SeaWorld killer whale show
SeaWorld Entertainment admitted it asked certain employees to pose as animal rights activists. Pictured: Trainers have Orca killer whales perform for the crowd during a show at the SeaWorld in San Diego, California, March 19, 2014. Reuters/Mike Blake

U.S. theme park operator SeaWorld Entertainment admitted Thursday that it had sent an employee undercover to infiltrate and spy on the animal rights group, People for the Ethical Treatment of Animals (PETA). The company would no longer use such practices, SeaWorld CEO Joel Manby said.

In July last year, PETA had accused a human resource employee of SeaWorld, Paul McComb, of posing as an animal rights activist and trying to incite violence among peaceful protesters.

SeaWorld’s board has “directed that the company’s management team end a practice in which certain employees posed as animal-rights activists,” Manby wrote in a statement Thursday. He added that Paul McComb had returned to work at SeaWorld but in a different position.

SeaWorld said it used to ask certain employees to infiltrate animal rights organizations in order to “maintain the safety and security of company employees, customers and animals in the face of credible threats that the company had received.”

SeaWorld has come under severe criticism after the release of a 2013 documentary, “Blackfish” that detailed the treatment of killer whales used in shows and the deaths of trainers by those whales. The killer whales were once the park's main attraction.

In a statement Thursday, PETA said that SeaWorld's acknowledgement was a confirmation that the company had disguised more than one person as activist.

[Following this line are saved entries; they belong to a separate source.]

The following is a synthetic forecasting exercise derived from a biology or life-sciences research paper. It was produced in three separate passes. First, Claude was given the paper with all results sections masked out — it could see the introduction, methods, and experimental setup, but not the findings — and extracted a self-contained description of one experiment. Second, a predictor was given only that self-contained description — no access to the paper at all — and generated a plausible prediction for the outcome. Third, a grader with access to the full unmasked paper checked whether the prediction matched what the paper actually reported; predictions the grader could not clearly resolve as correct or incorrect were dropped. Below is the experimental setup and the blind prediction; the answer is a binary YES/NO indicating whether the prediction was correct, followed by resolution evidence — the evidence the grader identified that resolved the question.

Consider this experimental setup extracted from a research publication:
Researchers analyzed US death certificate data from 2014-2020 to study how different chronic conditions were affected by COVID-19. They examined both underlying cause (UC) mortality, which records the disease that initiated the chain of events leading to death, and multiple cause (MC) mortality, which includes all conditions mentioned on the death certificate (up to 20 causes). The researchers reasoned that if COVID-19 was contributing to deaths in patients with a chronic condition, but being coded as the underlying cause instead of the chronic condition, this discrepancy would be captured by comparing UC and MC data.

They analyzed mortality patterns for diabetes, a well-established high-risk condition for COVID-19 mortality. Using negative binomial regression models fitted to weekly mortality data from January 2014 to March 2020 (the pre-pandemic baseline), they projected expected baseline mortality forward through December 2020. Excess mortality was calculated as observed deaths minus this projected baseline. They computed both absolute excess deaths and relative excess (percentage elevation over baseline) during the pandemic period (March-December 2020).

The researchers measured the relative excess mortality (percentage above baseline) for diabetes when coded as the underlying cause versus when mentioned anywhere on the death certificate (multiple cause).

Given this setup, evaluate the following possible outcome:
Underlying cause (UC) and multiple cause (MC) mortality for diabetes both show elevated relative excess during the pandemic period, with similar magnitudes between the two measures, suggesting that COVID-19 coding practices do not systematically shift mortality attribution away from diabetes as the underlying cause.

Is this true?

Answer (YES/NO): NO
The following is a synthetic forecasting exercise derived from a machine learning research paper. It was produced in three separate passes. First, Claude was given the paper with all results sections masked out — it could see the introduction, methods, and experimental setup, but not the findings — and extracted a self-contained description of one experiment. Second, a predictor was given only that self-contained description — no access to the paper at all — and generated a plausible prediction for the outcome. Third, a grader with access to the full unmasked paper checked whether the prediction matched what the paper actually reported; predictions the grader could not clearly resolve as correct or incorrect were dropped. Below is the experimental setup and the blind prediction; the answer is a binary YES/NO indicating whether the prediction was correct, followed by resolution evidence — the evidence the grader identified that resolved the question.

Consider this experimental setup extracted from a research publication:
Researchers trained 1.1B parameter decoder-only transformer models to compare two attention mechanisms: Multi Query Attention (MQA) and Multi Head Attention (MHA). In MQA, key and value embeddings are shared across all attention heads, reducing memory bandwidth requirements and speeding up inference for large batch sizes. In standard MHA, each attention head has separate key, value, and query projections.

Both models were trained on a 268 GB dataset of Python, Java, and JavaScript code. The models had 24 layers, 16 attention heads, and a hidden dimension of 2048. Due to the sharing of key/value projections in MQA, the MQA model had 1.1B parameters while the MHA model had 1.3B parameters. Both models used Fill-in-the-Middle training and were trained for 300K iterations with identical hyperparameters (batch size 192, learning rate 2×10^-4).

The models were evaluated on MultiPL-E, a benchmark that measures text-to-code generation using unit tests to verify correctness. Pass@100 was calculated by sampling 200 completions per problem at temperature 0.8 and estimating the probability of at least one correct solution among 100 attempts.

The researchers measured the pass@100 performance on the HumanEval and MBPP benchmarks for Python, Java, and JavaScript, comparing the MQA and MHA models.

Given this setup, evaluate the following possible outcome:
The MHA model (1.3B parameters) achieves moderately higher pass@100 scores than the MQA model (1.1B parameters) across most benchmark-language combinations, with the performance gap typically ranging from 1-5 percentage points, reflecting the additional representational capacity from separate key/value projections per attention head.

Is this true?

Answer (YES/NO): YES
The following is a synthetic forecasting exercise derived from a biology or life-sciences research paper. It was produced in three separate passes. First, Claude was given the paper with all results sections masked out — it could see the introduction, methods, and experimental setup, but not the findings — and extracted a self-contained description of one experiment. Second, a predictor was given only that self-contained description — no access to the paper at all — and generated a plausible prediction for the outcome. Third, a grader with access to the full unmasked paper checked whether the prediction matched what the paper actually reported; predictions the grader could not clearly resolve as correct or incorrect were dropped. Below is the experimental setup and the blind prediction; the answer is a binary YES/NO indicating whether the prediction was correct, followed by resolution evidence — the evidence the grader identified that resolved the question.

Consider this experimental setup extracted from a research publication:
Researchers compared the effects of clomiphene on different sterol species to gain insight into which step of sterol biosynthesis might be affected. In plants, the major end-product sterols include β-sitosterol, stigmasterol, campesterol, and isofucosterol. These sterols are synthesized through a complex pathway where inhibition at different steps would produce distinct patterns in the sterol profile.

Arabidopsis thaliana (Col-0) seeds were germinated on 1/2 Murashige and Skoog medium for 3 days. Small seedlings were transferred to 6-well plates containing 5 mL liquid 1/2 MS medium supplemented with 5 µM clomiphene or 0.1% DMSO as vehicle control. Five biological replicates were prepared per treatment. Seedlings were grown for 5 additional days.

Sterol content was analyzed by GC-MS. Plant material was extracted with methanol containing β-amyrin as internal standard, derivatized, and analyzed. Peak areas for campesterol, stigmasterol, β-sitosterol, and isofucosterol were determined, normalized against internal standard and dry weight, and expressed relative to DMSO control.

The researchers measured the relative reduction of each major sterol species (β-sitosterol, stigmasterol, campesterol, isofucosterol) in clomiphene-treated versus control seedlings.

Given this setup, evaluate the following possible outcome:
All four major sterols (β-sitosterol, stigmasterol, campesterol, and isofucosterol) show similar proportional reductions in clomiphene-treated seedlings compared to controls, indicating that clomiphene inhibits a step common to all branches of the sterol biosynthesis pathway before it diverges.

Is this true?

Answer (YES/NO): NO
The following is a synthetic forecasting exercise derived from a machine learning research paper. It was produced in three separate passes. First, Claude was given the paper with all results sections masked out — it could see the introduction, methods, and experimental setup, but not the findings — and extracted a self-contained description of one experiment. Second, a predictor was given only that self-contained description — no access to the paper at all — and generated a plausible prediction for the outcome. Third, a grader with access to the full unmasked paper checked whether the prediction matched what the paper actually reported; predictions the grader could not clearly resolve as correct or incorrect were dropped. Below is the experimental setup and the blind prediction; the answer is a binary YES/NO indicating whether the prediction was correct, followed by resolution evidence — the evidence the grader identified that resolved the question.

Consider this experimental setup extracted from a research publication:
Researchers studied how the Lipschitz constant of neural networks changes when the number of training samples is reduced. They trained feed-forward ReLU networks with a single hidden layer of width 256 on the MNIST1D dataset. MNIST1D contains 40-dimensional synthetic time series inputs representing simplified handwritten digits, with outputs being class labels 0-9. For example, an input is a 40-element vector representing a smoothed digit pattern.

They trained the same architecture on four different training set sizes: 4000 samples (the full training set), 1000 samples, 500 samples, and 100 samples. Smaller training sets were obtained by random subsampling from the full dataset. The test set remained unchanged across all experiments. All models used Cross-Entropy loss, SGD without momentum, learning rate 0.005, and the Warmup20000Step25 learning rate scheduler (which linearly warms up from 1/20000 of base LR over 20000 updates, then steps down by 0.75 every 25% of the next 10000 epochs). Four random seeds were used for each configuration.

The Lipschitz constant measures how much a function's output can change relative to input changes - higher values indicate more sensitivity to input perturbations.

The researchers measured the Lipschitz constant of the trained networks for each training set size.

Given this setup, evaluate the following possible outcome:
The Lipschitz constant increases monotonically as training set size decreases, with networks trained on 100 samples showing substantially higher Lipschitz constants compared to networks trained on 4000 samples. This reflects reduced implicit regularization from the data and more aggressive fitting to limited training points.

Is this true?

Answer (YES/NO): NO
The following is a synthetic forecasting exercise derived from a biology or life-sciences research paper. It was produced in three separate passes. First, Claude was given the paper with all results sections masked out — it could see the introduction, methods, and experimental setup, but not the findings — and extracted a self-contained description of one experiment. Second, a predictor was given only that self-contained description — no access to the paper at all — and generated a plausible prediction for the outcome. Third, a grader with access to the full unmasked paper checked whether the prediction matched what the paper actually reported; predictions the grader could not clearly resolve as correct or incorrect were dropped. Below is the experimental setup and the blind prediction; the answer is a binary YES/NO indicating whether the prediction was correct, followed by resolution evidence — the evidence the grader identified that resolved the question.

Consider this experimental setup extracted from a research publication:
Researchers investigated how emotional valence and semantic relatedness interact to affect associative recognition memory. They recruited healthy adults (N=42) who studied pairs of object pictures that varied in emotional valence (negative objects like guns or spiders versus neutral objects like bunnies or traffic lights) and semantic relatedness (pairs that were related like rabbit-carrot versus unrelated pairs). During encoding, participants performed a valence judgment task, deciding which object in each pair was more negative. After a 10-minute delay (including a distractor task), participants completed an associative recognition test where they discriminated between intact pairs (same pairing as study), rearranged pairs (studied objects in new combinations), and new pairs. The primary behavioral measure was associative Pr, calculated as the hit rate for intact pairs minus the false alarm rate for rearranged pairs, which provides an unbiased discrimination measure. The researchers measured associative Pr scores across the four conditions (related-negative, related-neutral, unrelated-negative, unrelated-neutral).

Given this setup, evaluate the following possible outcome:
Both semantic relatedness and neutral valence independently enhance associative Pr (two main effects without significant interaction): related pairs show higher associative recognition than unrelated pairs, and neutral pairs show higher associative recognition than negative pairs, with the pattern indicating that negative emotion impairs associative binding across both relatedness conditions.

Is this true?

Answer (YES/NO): NO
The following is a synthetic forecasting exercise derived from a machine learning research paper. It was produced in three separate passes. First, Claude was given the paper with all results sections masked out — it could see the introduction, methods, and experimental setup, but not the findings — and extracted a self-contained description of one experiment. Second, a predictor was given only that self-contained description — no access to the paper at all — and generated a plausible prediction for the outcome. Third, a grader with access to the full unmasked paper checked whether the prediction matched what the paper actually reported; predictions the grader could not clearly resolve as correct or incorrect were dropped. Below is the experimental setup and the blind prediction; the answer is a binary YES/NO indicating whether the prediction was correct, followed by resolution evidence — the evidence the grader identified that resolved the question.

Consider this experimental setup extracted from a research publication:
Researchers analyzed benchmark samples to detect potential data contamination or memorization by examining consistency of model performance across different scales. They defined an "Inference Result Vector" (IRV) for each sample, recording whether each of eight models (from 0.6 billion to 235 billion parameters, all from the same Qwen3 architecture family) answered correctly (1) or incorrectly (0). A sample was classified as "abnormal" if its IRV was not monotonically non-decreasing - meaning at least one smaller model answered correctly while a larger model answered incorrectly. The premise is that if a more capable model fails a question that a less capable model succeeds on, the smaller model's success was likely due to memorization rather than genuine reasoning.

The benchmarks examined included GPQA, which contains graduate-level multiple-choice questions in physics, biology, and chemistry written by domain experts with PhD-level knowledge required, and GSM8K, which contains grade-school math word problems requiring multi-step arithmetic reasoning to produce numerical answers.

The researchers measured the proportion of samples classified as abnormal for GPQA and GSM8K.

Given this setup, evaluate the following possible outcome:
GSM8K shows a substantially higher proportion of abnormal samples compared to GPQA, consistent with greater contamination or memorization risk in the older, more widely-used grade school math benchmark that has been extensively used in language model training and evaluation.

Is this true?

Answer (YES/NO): NO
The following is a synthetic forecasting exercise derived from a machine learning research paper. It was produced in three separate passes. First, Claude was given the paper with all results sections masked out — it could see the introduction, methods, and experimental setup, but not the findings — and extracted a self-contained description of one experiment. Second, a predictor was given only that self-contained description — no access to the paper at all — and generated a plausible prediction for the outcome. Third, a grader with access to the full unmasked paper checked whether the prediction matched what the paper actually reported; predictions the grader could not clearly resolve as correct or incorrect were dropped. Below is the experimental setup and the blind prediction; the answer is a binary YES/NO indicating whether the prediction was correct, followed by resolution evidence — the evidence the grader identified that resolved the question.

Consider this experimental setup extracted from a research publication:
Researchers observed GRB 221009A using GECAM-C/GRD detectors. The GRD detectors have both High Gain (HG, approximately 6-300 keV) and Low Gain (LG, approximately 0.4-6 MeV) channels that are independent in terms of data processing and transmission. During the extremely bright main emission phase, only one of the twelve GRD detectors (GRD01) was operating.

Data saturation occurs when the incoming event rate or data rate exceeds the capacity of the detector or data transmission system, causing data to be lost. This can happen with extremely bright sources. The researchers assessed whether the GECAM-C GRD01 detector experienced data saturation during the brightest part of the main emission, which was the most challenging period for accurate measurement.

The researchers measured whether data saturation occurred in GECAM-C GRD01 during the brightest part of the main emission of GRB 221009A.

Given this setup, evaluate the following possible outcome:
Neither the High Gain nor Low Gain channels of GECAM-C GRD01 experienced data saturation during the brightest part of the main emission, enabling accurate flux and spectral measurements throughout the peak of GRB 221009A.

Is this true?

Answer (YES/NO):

Orlando-based SeaWorld also reported a loss for the fourth quarter Thursday that came in below Wall Street’s predictions. SeaWorld registered a rise in attendance at its parks but reported a loss of $11 million, or 13 cents a share, while analysts polled by Reuters projected the company to incur a loss of 10 cents per share, the Wall Street Journal reported.

Shares of the company plunged as much as 12 percent before closing 9.18 percent lower on the New York Stock Exchange Thursday.